Key Concepts and Formulas

• Quadratic Formula: For a quadratic equation $ax^2 + bx + c = 0$, the roots are given by $x = \frac{-b \pm \sqrt{b^2 - 4ac}}{2a}$.
• Trigonometric Identity: $\sec A = \frac{1}{\cos A}$.
• Pythagorean Identity: $\sec^2 A = 1 + \tan^2 A$.
• Trigonometric Signs in Quadrants: In the second quadrant ($\frac{\pi}{2} < A < \pi$), cosine (and secant) are negative, and tangent is also negative.

Step-by-Step Solution

Step 1: Determine the Value of $\cos A$

We are given the equation $5 \cos A + 3 = 0$. Why this step?
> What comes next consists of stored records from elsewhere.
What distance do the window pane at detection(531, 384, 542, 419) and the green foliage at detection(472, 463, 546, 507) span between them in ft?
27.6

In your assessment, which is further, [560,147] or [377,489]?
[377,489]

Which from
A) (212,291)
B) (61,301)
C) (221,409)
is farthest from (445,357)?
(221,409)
This allows us to find the value of $\cos A$, which is crucial for finding other trigonometric functions.

Solving for $\cos A$: $5 \cos A = -3$ $\cos A = -\frac{3}{5}$

Step 2: Determine the Value of $\sec A$

We use the reciprocal identity $\sec A = \frac{1}{\cos A}$. Why this step? The options include $\sec A$, so we need to calculate its value.
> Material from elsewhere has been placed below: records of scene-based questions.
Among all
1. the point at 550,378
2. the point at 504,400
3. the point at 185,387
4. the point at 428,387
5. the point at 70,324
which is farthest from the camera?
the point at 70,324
Substituting the value of $\cos A$: $\sec A = \frac{1}{-\frac{3}{5}} = -\frac{5}{3}$

Step 3: Solve the Quadratic Equation

The quadratic equation is $9x^2 + 27x + 20 = 0$. Why this step? We need to find the roots of this equation to compare them with the trigonometric values.
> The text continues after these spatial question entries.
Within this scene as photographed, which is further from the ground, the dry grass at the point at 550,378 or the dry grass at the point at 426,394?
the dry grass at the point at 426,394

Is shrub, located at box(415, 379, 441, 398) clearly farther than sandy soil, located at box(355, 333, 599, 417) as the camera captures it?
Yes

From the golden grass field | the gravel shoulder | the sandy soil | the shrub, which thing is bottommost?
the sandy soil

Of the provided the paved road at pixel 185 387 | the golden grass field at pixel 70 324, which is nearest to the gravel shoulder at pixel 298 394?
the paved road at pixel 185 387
Using the quadratic formula with $a=9$, $b=27$, and $c=20$: $x = \frac{-27 \pm \sqrt{27^2 - 4(9)(20)}}{2(9)}$ $x = \frac{-27 \pm \sqrt{729 - 720}}{18}$ $x = \frac{-27 \pm \sqrt{9}}{18}$ $x = \frac{-27 \pm 3}{18}$

The two roots are: $x_1 = \frac{-27 + 3}{18} = \frac{-24}{18} = -\frac{4}{3}$ $x_2 = \frac{-27 - 3}{18} = \frac{-30}{18} = -\frac{5}{3}$

So, the roots are $-\frac{4}{3}$ and $-\frac{5}{3}$.

Step 4: Determine the Value of $\tan A$

We use the Pythagorean identity $\sec^2 A = 1 + \tan^2 A$. Why this step? The options include $\tan A$, so we need to find its value.

Rearranging the identity: $\tan^2 A = \sec^2 A - 1$ Substituting the value of $\sec A = -\frac{5}{3}$: $\tan^2 A = \left(-\frac{5}{3}\right)^2 - 1 = \frac{25}{9} - 1 = \frac{16}{9}$ $\tan A = \pm \sqrt{\frac{16}{9}} = \pm \frac{4}{3}$

Since $A$ is an angle of a triangle and $\cos A < 0$, $A$ must be in the second quadrant. In the second quadrant, $\tan A$ is negative. Therefore: $\tan A = -\frac{4}{3}$

Step 5: Match the Roots with the Trigonometric Values

We found the roots of the quadratic equation to be $-\frac{4}{3}$ and $-\frac{5}{3}$. We found $\sec A = -\frac{5}{3}$ and $\tan A = -\frac{4}{3}$. Why this step? This is the final step where we directly compare our calculated roots with our calculated trigonometric function values to identify which trigonometric functions correspond to the roots.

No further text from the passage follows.